South African Airways said its last flight into Abuja would be on March 6, while the Federal Government will close the airport on March 8.
It was gathered that the airline has already sent the notice of its position to the Minister of State for Aviation, Senator Hadi Sirika. The letter to Sirika, from South African Airways by its Acting Chief Commercial Officer, Aaron Munetsi, said the operations to Abuja would resume on April 18, 2017.
According to Munetsi, “SAA commends the Nigerian authorities concerning the planned repairs of the NAIA runway.
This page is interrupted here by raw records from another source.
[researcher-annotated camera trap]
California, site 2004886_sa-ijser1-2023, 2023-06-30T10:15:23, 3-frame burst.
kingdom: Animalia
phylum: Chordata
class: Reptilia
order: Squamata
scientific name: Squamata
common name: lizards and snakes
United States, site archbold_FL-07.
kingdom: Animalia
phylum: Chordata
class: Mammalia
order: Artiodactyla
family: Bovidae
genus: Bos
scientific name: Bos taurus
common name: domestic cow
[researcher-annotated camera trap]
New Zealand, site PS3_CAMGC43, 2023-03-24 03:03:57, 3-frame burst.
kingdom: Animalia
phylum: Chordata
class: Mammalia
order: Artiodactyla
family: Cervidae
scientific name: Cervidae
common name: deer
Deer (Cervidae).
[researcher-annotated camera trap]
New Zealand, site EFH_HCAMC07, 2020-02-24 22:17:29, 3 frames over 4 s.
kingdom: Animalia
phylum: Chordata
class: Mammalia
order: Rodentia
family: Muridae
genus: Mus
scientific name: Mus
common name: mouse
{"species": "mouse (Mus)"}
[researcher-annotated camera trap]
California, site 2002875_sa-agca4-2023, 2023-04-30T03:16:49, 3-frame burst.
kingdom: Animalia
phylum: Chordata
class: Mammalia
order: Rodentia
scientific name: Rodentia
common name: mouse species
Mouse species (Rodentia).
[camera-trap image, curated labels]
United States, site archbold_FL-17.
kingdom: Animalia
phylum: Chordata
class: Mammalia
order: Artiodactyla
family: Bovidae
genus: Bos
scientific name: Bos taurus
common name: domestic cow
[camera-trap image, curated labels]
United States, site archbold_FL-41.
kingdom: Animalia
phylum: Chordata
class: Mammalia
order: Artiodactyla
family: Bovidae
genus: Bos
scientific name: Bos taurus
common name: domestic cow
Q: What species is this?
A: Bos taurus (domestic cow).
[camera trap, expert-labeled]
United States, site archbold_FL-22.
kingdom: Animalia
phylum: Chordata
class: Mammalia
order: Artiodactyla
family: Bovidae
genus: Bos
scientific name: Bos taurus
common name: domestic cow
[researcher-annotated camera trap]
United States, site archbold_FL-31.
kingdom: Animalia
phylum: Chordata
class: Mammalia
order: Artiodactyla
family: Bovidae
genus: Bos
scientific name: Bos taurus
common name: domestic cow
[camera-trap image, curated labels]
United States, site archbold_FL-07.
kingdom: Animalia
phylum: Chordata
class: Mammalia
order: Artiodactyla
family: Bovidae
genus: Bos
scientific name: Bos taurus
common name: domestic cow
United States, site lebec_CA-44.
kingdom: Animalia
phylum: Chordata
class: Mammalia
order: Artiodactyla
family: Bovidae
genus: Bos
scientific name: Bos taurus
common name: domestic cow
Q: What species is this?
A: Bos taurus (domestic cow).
However, due to network and fleet operations planning, SAA regrets to advise that the airline will suspend its Abuja operations with effect from 6th March until the 18th April, 2017,” the letter read in part.
The airline said it would be in constant touch with the Nigerian aviation authorities as the repair work progresses in order to establish its readiness for revised operations in accordance with its work schedule.
President of NANTA, Bankole said that the civil unrest in Kaduna worries the foreign airlines and their affiliated travel agencies, leaving none satisfied with the security provision of the Federal Government.
He said it would not augur well for the international carriers to divert to Kaduna. And to prevent them from suspending operations, the option of diverting foreign airlines to Murtala Muhammed International Airport (MMIA), Lagos, should be considered.
In his words, “The international carriers will not joke with the lives of their passengers. Most of the airlines arrive at night and will not risk night travel by road anywhere in the country.
“The danger of them leaving us for six weeks is much. With the way airlines run, they will not take off their plane and allow it idle for six weeks. Rather, the planes will be redeployed to other routes and they may just not come back to Nigeria.
“Instead of loosing the slots and carriers, it is better to allow them fly to Lagos in the interim, while domestic airlines partner with the foreign ones to redistribute their passengers to Kaduna and other places,” Bankole said.